Durch eine 80 mal 80 Zentimeter große Öffnung, die eigentlich mit einer Stahlplatte gesichert war, sind die 5 Tiere in die Güllegrube gestürzt, eine Rettung durch diese Öffnung war jedoch nicht möglich, wie die rund 20 Wehrleute aus Dinker und Vellinghausen schnell feststellten.

Bereits vor dem Eintreffen der Einsatzkräfte unter der Leitung von Stefan Bielefeld hatte der Landwirt ein Lohnunternehmen mit dem Leerpumpen der Grube beauftragt, das im weiteren Verlauf die Betondecke aufschnitt, um die Öffnung zu vergrößern. Mittels Hochleistungslüftern sorgten die Wehrleute zwischenzeitlich für einen Luftaustausch in der Grube, um die Tiere mit Sauerstoff zu versorgen.

5 Jungbullen in Dinker sind in eine Güllegrube gefallen. Die Feuerwehr war im Einsatz. Ein Tier ist bei dem Unglück gestorben.
Dreckig, nass und noch etwas unter Schock: 4 Jungbullen konnten aus der Güllegrube gerettet werden © Josef Holthoff

Mit einem Bagger wurde anschließend die herausgeschnittene Betonplatte abgehoben. Zunächst wurden jetzt die aufgeheizten Tiere durch die Feuerwehr mit einem Sprühstrahl langsam heruntergekühlt, um einen Schock zu vermeiden. Da auch ein Tierarzt alarmiert worden war, wurden die durchgeführten Maßnahmen eng mit ihm abgestimmt, auch das Veterinäramt war über Telefon beteiligt.

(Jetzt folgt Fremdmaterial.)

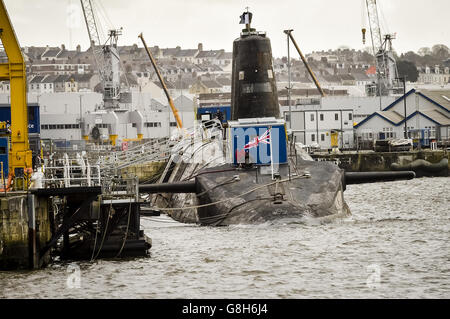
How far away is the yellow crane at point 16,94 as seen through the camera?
109ft

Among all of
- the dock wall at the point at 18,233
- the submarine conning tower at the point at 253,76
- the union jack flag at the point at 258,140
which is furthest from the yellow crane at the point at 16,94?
the submarine conning tower at the point at 253,76

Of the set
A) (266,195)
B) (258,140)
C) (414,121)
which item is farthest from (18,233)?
(414,121)

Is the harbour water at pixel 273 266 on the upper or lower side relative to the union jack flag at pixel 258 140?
lower

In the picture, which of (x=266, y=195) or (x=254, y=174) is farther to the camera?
(x=254, y=174)

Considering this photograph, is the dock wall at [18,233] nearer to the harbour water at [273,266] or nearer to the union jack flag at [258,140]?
the harbour water at [273,266]

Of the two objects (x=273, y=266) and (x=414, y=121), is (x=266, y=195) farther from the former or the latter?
(x=414, y=121)

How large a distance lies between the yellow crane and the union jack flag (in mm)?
9587

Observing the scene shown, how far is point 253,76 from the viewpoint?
141ft

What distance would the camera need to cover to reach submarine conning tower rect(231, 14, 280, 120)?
42.8 metres

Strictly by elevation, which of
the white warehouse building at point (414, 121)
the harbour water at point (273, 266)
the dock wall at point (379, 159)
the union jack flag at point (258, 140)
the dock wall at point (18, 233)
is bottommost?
the harbour water at point (273, 266)

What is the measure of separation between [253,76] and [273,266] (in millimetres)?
17300

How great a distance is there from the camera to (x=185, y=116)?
395 ft

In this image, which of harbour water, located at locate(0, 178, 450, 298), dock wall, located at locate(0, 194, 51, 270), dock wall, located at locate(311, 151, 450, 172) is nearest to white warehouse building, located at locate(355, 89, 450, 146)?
dock wall, located at locate(311, 151, 450, 172)
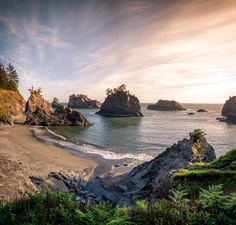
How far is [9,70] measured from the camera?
116125 millimetres

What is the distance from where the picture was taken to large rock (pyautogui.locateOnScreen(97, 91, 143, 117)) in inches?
4980

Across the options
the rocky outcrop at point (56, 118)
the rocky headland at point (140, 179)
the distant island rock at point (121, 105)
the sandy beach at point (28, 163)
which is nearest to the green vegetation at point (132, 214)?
the sandy beach at point (28, 163)

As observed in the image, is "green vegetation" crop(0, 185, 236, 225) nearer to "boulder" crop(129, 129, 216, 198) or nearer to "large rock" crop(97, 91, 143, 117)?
"boulder" crop(129, 129, 216, 198)

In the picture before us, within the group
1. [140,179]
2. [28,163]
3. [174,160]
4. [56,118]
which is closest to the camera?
[174,160]

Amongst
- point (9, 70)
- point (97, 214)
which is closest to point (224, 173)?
point (97, 214)

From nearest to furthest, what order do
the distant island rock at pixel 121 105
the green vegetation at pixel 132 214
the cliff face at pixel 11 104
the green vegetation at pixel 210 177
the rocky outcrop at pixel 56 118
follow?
the green vegetation at pixel 132 214 < the green vegetation at pixel 210 177 < the rocky outcrop at pixel 56 118 < the cliff face at pixel 11 104 < the distant island rock at pixel 121 105

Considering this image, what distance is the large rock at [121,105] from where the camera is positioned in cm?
12649

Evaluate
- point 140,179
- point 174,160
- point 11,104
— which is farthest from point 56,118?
point 174,160

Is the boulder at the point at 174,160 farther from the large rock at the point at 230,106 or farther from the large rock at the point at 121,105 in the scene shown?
the large rock at the point at 230,106

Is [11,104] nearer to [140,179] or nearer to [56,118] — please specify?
[56,118]

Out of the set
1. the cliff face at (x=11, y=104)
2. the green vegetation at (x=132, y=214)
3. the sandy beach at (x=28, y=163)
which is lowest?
the sandy beach at (x=28, y=163)

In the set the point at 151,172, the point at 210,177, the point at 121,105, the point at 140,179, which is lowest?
the point at 140,179

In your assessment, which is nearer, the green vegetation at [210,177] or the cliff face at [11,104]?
the green vegetation at [210,177]

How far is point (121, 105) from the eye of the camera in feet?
420
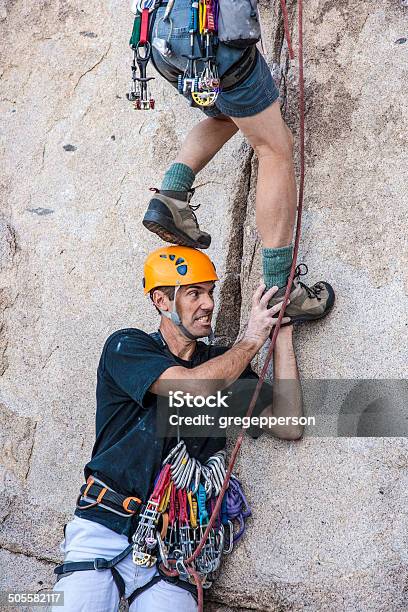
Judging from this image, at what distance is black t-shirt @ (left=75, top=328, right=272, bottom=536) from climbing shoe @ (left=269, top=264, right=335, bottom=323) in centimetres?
49

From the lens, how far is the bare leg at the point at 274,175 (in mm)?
3523

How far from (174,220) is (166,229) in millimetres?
52

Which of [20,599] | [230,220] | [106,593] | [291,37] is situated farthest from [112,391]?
[291,37]

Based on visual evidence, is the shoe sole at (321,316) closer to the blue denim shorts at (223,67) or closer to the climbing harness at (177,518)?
the climbing harness at (177,518)

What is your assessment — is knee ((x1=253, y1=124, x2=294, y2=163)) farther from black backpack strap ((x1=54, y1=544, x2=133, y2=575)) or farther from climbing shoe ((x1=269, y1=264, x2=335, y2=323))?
black backpack strap ((x1=54, y1=544, x2=133, y2=575))

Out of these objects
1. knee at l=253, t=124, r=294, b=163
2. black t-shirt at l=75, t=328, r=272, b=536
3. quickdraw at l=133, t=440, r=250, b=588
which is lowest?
quickdraw at l=133, t=440, r=250, b=588

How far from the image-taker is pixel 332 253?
12.6 ft

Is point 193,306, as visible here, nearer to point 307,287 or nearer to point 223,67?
point 307,287

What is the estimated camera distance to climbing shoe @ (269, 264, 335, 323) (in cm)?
364

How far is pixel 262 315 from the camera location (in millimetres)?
3602

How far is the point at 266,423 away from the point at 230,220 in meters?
0.98

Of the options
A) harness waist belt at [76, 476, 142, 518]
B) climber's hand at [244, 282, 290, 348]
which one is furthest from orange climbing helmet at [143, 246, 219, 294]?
harness waist belt at [76, 476, 142, 518]

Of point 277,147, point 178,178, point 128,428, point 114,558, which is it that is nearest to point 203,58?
point 277,147

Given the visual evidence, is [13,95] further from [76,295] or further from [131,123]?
[76,295]
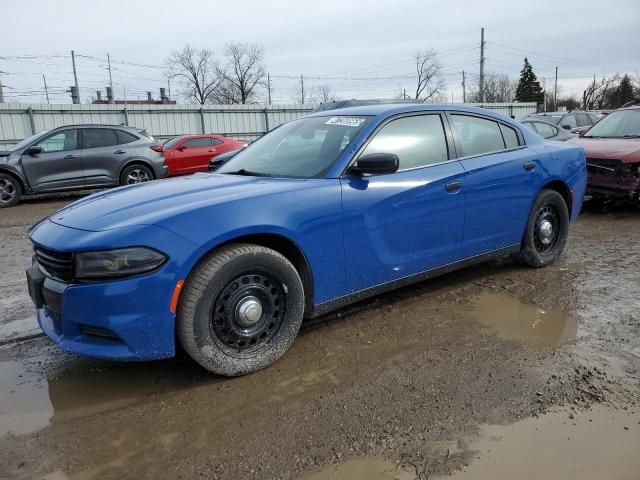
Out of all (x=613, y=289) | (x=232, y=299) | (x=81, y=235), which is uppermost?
(x=81, y=235)

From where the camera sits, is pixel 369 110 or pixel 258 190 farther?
pixel 369 110

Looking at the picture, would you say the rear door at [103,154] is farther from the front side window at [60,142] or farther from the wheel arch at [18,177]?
the wheel arch at [18,177]

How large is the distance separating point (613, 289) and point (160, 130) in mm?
21048

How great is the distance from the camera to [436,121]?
4.00 metres

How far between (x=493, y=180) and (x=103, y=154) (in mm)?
9419

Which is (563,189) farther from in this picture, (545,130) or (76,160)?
(76,160)

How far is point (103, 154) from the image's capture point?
36.6ft

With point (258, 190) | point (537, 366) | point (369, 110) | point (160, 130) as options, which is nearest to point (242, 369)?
point (258, 190)

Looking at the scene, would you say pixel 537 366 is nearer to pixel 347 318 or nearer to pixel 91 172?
pixel 347 318

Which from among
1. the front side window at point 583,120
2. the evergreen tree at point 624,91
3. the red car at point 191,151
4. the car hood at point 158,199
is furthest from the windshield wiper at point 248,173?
the evergreen tree at point 624,91

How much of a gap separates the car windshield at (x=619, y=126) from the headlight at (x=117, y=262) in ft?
24.9

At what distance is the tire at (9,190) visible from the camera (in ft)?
33.6

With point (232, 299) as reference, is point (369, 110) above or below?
above

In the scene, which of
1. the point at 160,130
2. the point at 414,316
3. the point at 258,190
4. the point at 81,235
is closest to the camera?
the point at 81,235
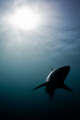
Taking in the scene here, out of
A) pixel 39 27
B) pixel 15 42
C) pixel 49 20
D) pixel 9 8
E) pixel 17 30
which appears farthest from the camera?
pixel 15 42

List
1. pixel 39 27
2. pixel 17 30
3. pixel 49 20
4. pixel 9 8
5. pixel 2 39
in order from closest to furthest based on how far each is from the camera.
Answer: pixel 9 8
pixel 49 20
pixel 39 27
pixel 17 30
pixel 2 39

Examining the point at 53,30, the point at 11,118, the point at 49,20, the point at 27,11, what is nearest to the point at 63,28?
the point at 53,30

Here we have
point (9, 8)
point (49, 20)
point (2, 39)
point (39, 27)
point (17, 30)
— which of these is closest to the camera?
point (9, 8)

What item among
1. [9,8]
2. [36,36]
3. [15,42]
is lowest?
[9,8]

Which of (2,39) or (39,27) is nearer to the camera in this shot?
(39,27)

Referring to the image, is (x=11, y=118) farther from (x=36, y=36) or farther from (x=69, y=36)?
(x=69, y=36)

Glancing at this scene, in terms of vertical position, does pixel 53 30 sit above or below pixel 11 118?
above

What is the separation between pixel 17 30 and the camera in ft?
77.7

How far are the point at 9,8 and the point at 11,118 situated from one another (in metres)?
19.8

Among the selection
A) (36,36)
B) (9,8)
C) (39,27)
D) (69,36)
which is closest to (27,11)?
(9,8)

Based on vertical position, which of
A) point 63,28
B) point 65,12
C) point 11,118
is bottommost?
point 11,118

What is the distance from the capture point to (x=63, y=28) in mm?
21703

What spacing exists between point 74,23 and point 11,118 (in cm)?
2069

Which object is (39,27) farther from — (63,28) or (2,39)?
(2,39)
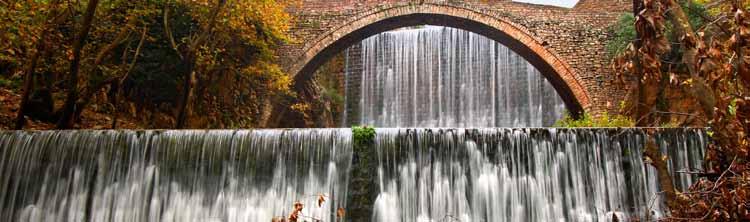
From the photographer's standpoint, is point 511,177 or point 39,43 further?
point 39,43

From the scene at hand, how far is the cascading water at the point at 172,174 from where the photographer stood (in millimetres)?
6941

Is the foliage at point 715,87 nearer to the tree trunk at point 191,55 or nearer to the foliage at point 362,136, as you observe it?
the foliage at point 362,136

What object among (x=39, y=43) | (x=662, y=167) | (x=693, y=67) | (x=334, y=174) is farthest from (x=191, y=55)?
(x=693, y=67)

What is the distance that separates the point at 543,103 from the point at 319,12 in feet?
21.1

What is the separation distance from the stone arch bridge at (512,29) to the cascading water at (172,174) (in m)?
6.51

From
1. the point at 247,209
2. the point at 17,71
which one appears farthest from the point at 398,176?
the point at 17,71

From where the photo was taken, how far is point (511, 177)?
7113mm

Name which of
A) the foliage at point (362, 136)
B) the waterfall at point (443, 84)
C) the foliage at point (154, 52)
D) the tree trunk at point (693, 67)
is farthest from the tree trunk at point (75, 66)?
the waterfall at point (443, 84)

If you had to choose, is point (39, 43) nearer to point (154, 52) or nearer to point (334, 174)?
point (154, 52)

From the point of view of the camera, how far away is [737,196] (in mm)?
4426

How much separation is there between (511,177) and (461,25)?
7.69 meters

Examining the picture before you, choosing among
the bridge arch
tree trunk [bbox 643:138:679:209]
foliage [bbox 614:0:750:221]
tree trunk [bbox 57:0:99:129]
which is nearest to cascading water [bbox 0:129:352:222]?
tree trunk [bbox 57:0:99:129]

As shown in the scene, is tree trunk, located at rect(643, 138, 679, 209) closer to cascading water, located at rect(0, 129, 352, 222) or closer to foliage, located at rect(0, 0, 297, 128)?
cascading water, located at rect(0, 129, 352, 222)

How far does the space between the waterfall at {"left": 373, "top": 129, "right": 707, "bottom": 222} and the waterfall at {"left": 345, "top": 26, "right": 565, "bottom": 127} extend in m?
8.86
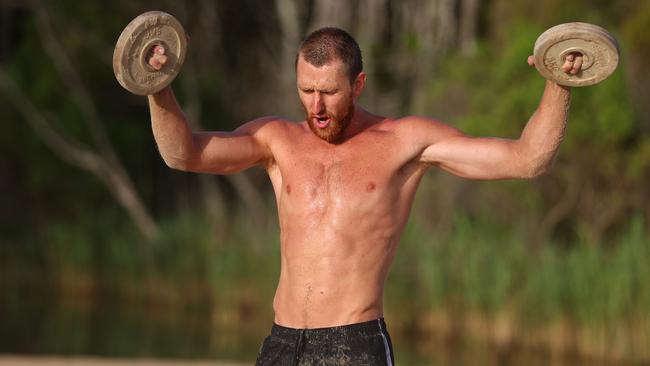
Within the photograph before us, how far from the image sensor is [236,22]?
19188mm

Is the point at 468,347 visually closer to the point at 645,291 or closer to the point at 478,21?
the point at 645,291

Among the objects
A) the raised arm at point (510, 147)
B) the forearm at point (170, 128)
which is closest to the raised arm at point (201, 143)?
the forearm at point (170, 128)

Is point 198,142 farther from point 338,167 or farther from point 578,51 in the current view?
point 578,51

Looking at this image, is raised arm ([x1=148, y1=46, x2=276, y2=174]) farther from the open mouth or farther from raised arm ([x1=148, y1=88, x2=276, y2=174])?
the open mouth

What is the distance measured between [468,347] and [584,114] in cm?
239

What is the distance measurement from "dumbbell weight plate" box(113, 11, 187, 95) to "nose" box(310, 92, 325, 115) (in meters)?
0.36

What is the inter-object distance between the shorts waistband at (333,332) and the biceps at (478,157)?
1.57 ft

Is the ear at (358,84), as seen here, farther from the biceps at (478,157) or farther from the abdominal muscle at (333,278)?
the abdominal muscle at (333,278)

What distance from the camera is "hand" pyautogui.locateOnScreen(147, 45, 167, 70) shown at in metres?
3.45

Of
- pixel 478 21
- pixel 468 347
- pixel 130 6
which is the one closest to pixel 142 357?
pixel 468 347

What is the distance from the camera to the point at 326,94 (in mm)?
3588

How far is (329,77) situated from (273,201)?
12.1m

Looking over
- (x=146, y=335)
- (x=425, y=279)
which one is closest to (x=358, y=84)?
(x=425, y=279)

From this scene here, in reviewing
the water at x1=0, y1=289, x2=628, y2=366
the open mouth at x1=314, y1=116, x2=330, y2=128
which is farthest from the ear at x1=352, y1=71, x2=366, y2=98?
the water at x1=0, y1=289, x2=628, y2=366
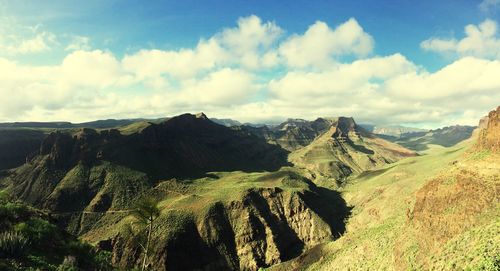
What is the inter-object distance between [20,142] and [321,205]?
159m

Dinker: Feuerwehr rettet Jungbullen aus Güllegrube

Erst nachdem die Öffnung auf 1 mal 1 Meter vergrößert worden war, konnte mit den eigentlichen Rettungsmaßnahmen begonnen werden. Mit breiten Gurten und dem Hoflader des Landwirts wurden die rund 400 KG schweren Jungbullen vorsichtig aus der Grube gehoben. Da eines der Tiere mittlerweile trotz aller Bemühungen verendet war, mussten die Retter unter Atemschutz in die Grube steigen, um das Tier zu bergen.

Für den Eigenschutz war vorsichtshalber ein Rettungswagen alarmiert worden und befand sich vor Ort. Eine direkt angrenzende Grube wurde sicherheitshalber sofort mit überprüft. Insgesamt dauerte der Einsatz fast 6 Stunden. Resümee der Wehrleute: „Die Klamotten müssen jetzt in die Reinigung“. Die Jungbullen wurden anschließend in einem anderen Stall untergebracht.